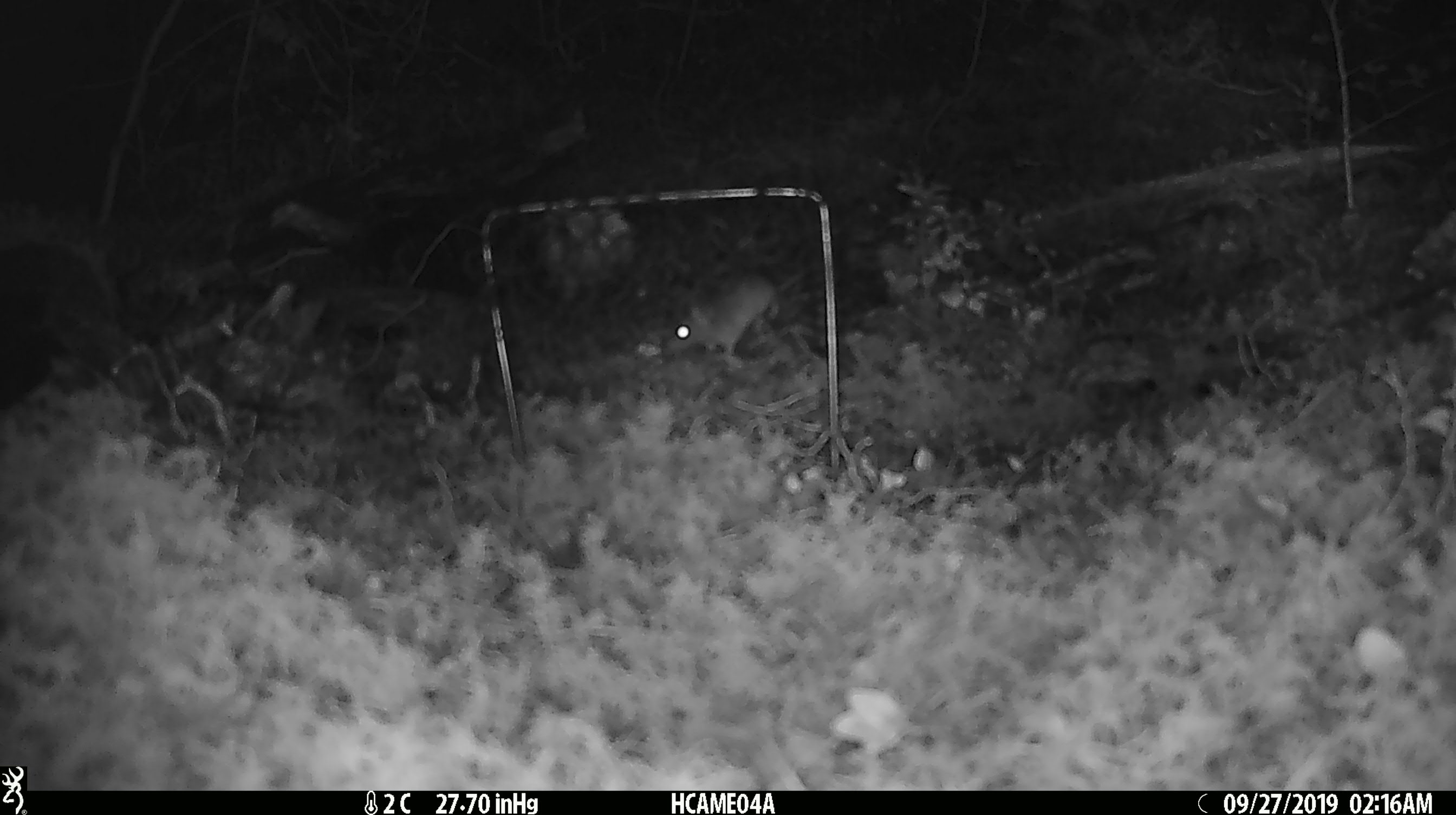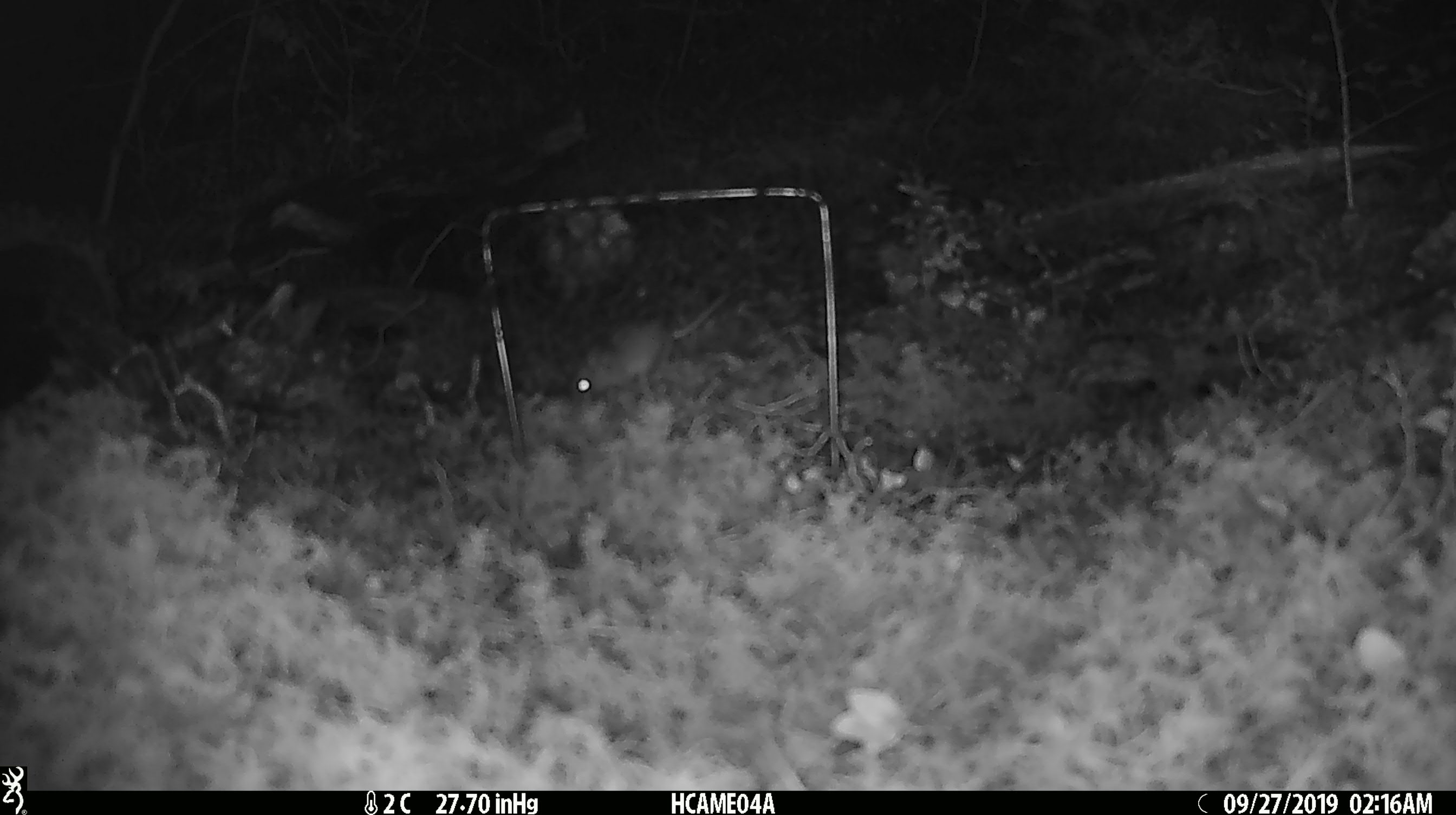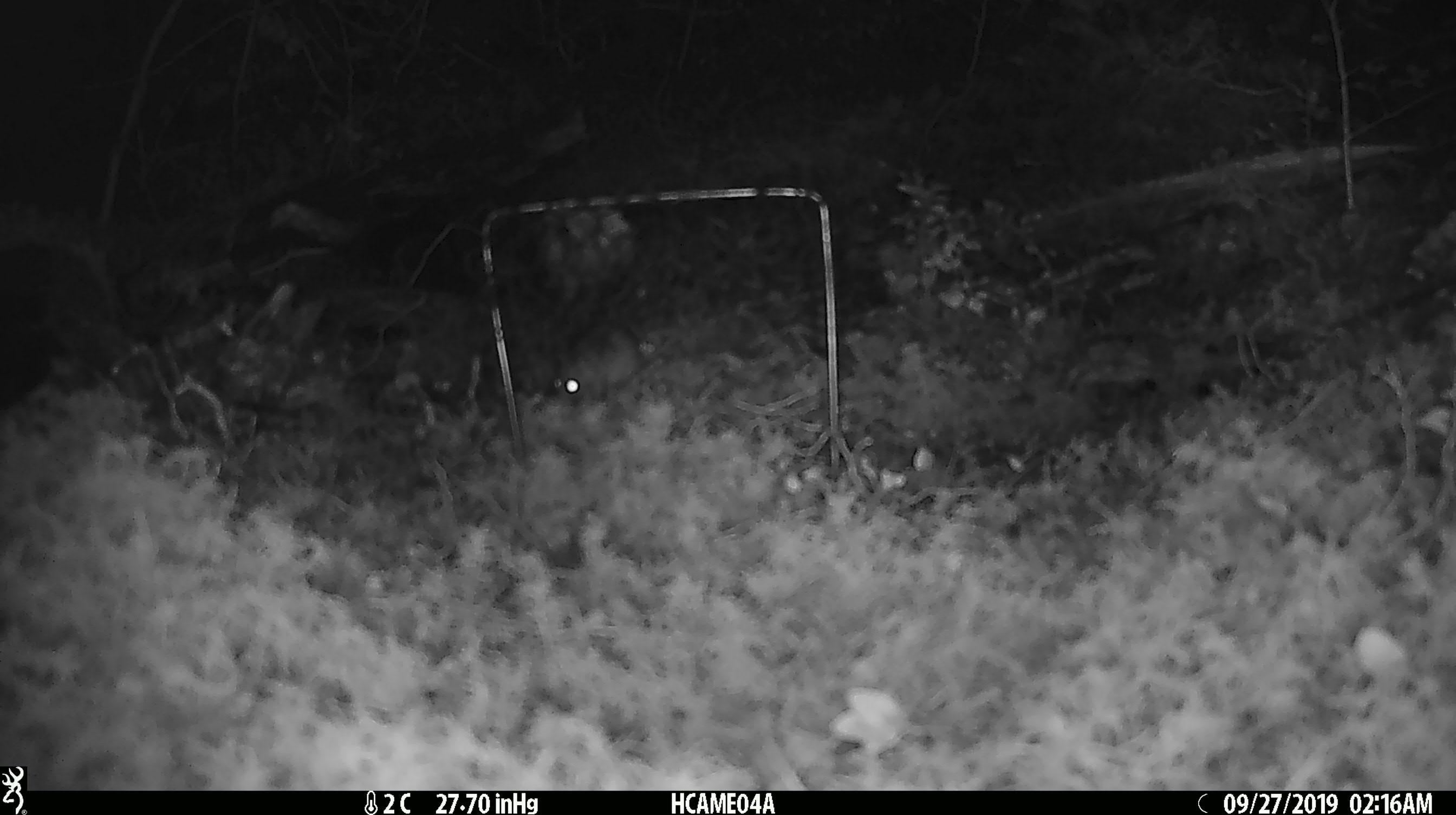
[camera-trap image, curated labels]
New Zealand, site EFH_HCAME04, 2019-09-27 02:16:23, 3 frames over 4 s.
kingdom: Animalia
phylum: Chordata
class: Mammalia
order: Rodentia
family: Muridae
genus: Mus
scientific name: Mus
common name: mouse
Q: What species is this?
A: Mouse (Mus).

» Activity:
Your copy should restate every record word for word and contain no pictures.

» Completed task:
[camera-trap image, curated labels]
New Zealand, site EFH_HCAME04, 2019-09-27 02:16:23, 3 frames over 4 s.
kingdom: Animalia
phylum: Chordata
class: Mammalia
order: Rodentia
family: Muridae
genus: Mus
scientific name: Mus
common name: mouse
Q: What species is this?
A: Mouse (Mus).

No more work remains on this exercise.